The delay observed for the CaLCuV L145A mutant is reminiscent of the TGMV L148A mutant, but unlike TGMV L148A, all of the CaLCuV L145A-inoculated plants eventually developed strong symptoms. To better understand this difference, we examined viral DNA accumulation in plants infected with the CaLCuV L145A mutant on agarose gel blots using a radiolabeled CaLCuV A probe (Fig. 6C). At 7 dpi, high levels of viral DNA were detected in plants inoculated with wild-type virus (Fig. 6C, lane 1), while none of the plants infected with the L145A mutant contained detectable levels of viral DNA (lanes 3 to 7). By 16 dpi, three plants infected with the L145A mutant contained detectable levels of viral DNA (Fig. 6C, lanes 8, 9, and 11), and all of the plants were positive for viral DNA by 25 dpi (lanes 13 to 17). The level of viral DNA at 16 and 25 dpi was variable, ranging from high amounts to trace amounts.

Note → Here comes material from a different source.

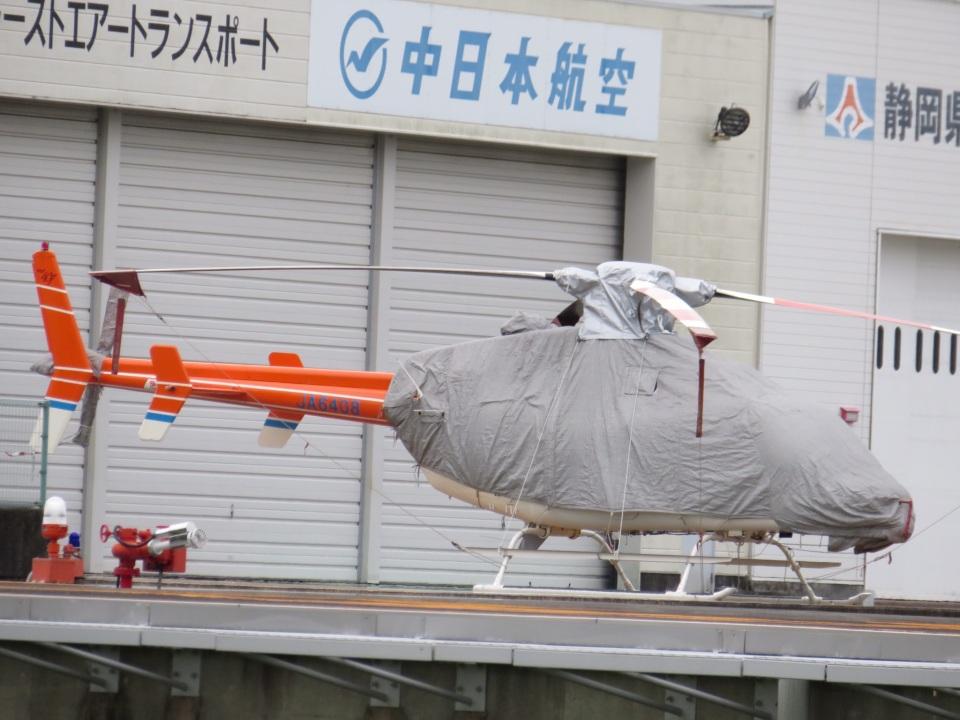 チダ.ニックさんの新日本ヘリコプター Bell 407 (JA6408) 航空フォト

These results resembled the TGMV DNA accumulation patterns seen for the L148 valine substitutions (Fig. 3), suggesting that the CaLCuV L145A mutation is not stable in plants.

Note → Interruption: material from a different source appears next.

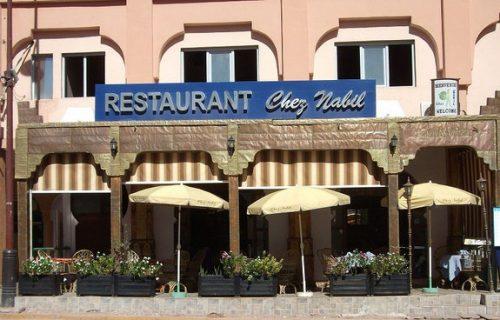 restaurant-avec-terrasse-a-ouarzazate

To determine if the L145A mutation is stable, we amplified an 854-bp fragment comprising part of the CaLCuV AL1 and AL2 genes out of total DNA from symptomatic young leaves of five plants infected with the mutant. Sequencing of the PCR products revealed that the original alanine codon was no longer present in four plants (Fig. 6D). In three plants, a C-T transition had occurred to give a valine codon at position 145. In the fourth plant, a GG-AA double transition produced a synonymous mutation at alanine codon 144 and a nonsynonymous mutation at position 145, resulting in a threonine substitution (Fig. 6D). In a fifth plant, the L145A mutation was maintained, but an A-C transversion changed L167 to isoleucine (Fig. 6A and D).

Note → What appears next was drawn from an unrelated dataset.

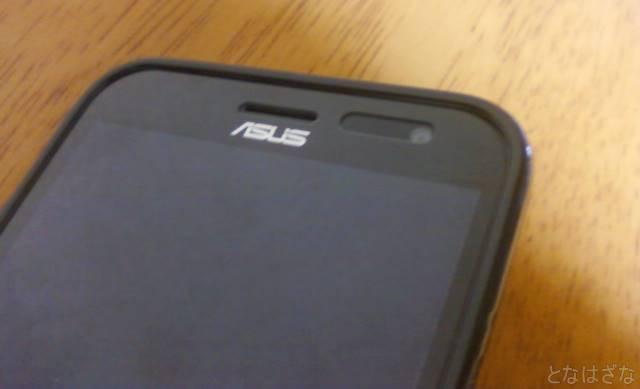 zenfoneシリコンケース 装着時 表面上部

The preferential reversion of CaLCuV L145A to valine was unexpected because a valine substitution at L148 in TGMV AL1 severely impaired replication and infectivity. The CaLCuV and TGMV AL1 proteins show significant divergence in the residues flanking the helix 4 motif, and substitutions at the conserved leucine may differentially impact the replication of the two viruses. To test this possibility, a fragment containing CaLCuV AL1 amino acids 132 to 349 derived from PCR products of each revertant class was subcloned in place of the homologous region in the wild-type CaLCuV A replicon and sequenced prior to transient replication assays (Fig. 6E). The CaLCuV L145V (Fig. 6E, lane 4) and L145A I167L (lane 5) mutants replicated similarly in tobacco protoplasts, accumulating to ca. half of wild-type DNA levels (lane 3). The CaLCuV L145T mutant (Fig. 6E, lane 6) replicated less efficiently, resulting in only 8% of wild-type levels. The L145A (Fig. 6E, lane 6) mutant was the most severely impaired for replication, accumulating at 1% of wild-type levels. This value is significantly less than that reported previously for TGMV L148A, which replicates to 14% of wild-type levels (2), and more similar to that seen for the TGMV L148 valine mutations (Fig. 1C). Consistent with their replication phenotypes, the subcloned CaLCuV L145V, L145A I167L, and L145T replicons were infectious on plants (data not shown).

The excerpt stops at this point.